--- Records for processing Enclosed Below ---

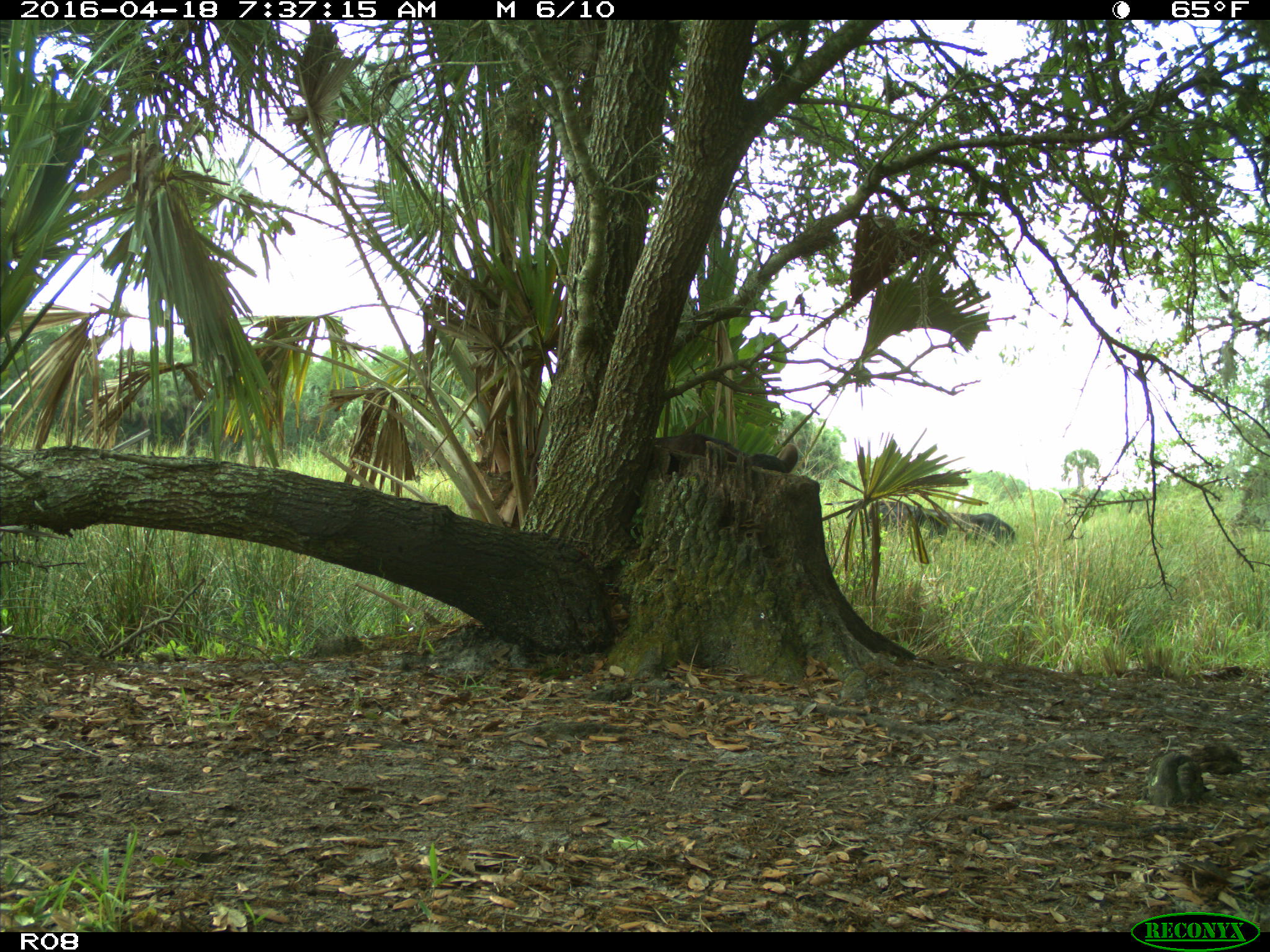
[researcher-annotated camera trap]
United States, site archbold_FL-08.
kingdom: Animalia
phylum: Chordata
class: Mammalia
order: Artiodactyla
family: Bovidae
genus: Bos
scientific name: Bos taurus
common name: domestic cow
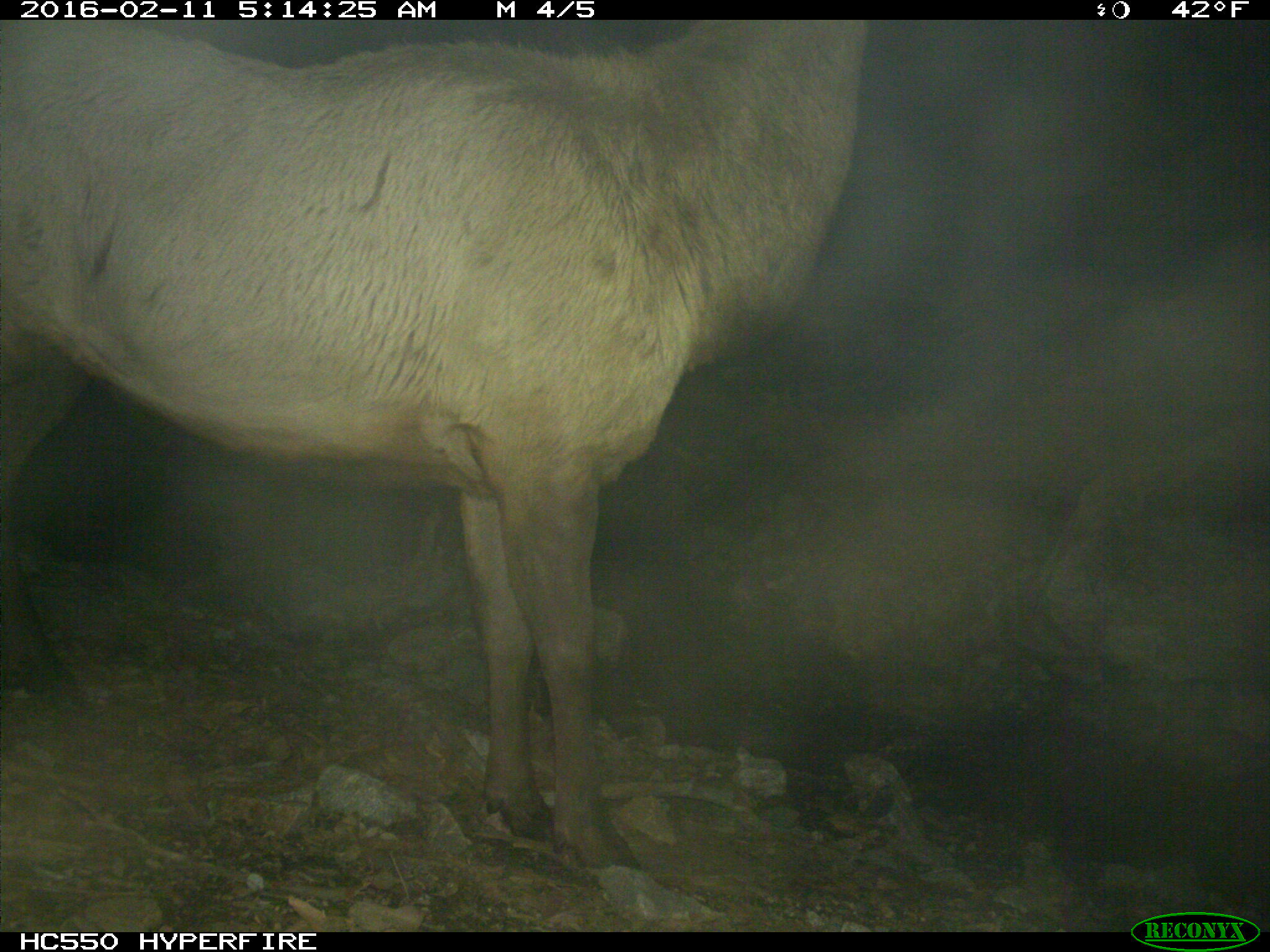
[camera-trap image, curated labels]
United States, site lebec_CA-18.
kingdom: Animalia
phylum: Chordata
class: Mammalia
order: Artiodactyla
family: Cervidae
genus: Cervus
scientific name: Cervus canadensis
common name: elk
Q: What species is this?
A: Cervus canadensis (elk).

--- End of Enclosed Records for processing ---

Exercise directions.
From the entries above, pull out each line that includes "site".

Solution for this task.
United States, site archbold_FL-08.
United States, site lebec_CA-18.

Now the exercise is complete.